Dalam pernyataannya yang penuh optimisme, Bojan Hodak menegaskan bahwa masih ada 90 menit penuh kesempatan untuk menciptakan keajaiban. “Tentu saja di kandang kami harus tampil lebih baik. Ini sepak bola. Dalam sepak bola, semuanya mungkin terjadi. Saya selalu percaya bahwa dalam sepak bola, segalanya mungkin terjadi,” ujarnya, mencoba menanamkan semangat dan kepercayaan diri kepada para pemain dan juga para pendukung. Keyakinan Hodak ini menjadi fondasi penting bagi skuad Maung Bandung untuk menghadapi tekanan besar di GBLA. Ia berharap “Miracle of GBLA” dapat terwujud, sebuah kebangkitan dramatis yang akan dikenang sebagai salah satu momen terbesar dalam sejarah klub. Untuk itu, ia akan menuntut para pemainnya untuk bermain dengan intensitas tinggi, disiplin taktis, dan efektivitas di depan gawang, sembari memanfaatkan dukungan penuh dari bobotoh yang akan memadati stadion.

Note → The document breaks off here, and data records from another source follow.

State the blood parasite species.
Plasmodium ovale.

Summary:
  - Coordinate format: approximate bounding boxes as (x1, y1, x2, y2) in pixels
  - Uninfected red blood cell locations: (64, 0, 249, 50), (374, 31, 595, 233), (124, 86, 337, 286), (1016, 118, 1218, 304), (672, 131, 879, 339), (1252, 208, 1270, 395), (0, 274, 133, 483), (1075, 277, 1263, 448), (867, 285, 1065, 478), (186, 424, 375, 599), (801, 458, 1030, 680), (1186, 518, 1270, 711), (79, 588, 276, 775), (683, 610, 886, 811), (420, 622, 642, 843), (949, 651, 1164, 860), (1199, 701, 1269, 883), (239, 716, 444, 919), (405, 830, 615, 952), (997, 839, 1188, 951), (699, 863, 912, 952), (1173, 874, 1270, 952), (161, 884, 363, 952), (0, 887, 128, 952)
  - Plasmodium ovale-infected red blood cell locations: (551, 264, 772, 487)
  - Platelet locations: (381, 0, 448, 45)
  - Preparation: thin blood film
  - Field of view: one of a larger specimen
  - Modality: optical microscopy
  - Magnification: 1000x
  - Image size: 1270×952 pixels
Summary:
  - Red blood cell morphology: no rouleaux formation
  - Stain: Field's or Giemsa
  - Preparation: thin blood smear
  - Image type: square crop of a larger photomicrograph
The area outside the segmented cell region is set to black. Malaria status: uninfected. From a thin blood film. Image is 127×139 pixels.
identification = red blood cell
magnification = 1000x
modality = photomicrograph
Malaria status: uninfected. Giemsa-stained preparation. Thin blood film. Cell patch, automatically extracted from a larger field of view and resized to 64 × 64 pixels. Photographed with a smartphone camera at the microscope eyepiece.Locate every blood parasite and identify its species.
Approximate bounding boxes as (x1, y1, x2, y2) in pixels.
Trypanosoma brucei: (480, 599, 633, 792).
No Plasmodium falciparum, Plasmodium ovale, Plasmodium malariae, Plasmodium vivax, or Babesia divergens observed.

Misi “remontada” ini tidak hanya akan menguji kemampuan teknis dan taktis Persib, tetapi juga kekuatan mental dan karakter para pemain. Menghadapi Ratchaburi FC yang diprediksi akan bermain lebih defensif untuk mempertahankan keunggulan agregat, Persib harus menemukan cara untuk menembus pertahanan lawan sambil tetap menjaga lini belakang agar tidak kebobolan gol tandang, yang bisa semakin mempersulit keadaan. Peran bobotoh di GBLA akan sangat krusial. Gemuruh dukungan mereka diharapkan mampu menjadi suntikan energi dan motivasi ekstra, menciptakan atmosfer intimidatif bagi tim tamu, dan mendorong para pemain Persib untuk mengeluarkan seluruh kemampuan terbaik mereka. Ini adalah kesempatan bagi Persib untuk tidak hanya membalikkan keadaan di papan skor, tetapi juga untuk menulis babak baru dalam sejarah sepak bola Indonesia di kancah Asia, membuktikan bahwa “misi mustahil” hanyalah sebuah tantangan yang menunggu untuk ditaklukkan.